The required output is the exact run of lines below that opens at the line with "フィラデルフィア美術館前の枝垂桜" and closes at the line with "Grey plover - Adult in breeding plumage".

RECORDED INFORMATION –
--
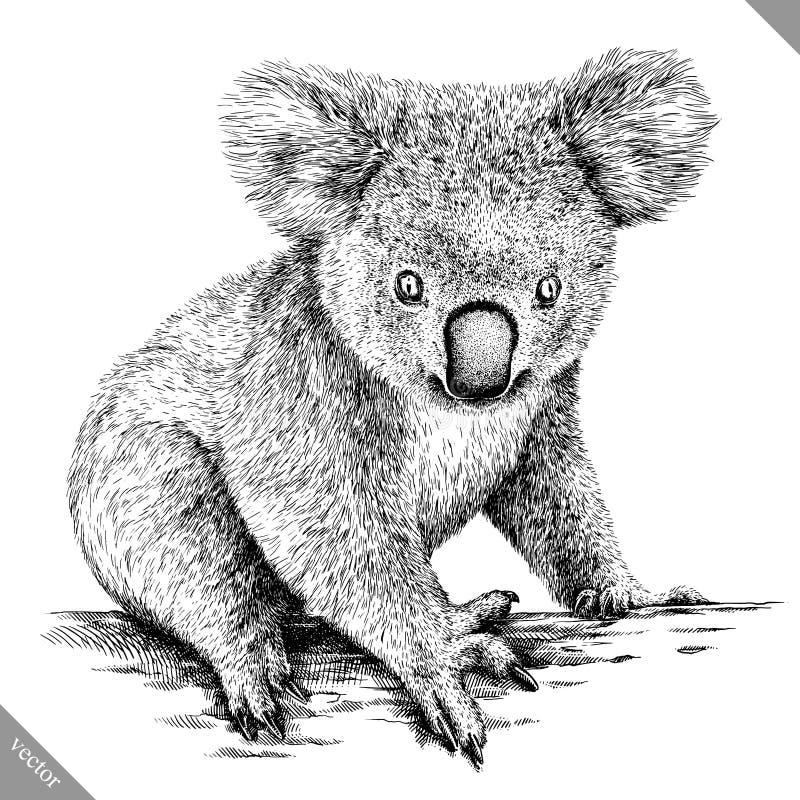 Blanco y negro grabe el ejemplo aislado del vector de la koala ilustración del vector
--
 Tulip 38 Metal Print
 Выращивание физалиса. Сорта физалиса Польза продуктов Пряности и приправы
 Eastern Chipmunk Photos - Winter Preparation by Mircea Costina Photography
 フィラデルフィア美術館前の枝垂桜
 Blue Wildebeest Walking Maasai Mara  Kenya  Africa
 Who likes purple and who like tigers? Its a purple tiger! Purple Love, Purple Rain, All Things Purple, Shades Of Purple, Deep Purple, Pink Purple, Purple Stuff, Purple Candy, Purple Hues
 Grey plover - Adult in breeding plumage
--
TASK OUTPUT –
 フィラデルフィア美術館前の枝垂桜
 Blue Wildebeest Walking Maasai Mara  Kenya  Africa
 Who likes purple and who like tigers? Its a purple tiger! Purple Love, Purple Rain, All Things Purple, Shades Of Purple, Deep Purple, Pink Purple, Purple Stuff, Purple Candy, Purple Hues
 Grey plover - Adult in breeding plumage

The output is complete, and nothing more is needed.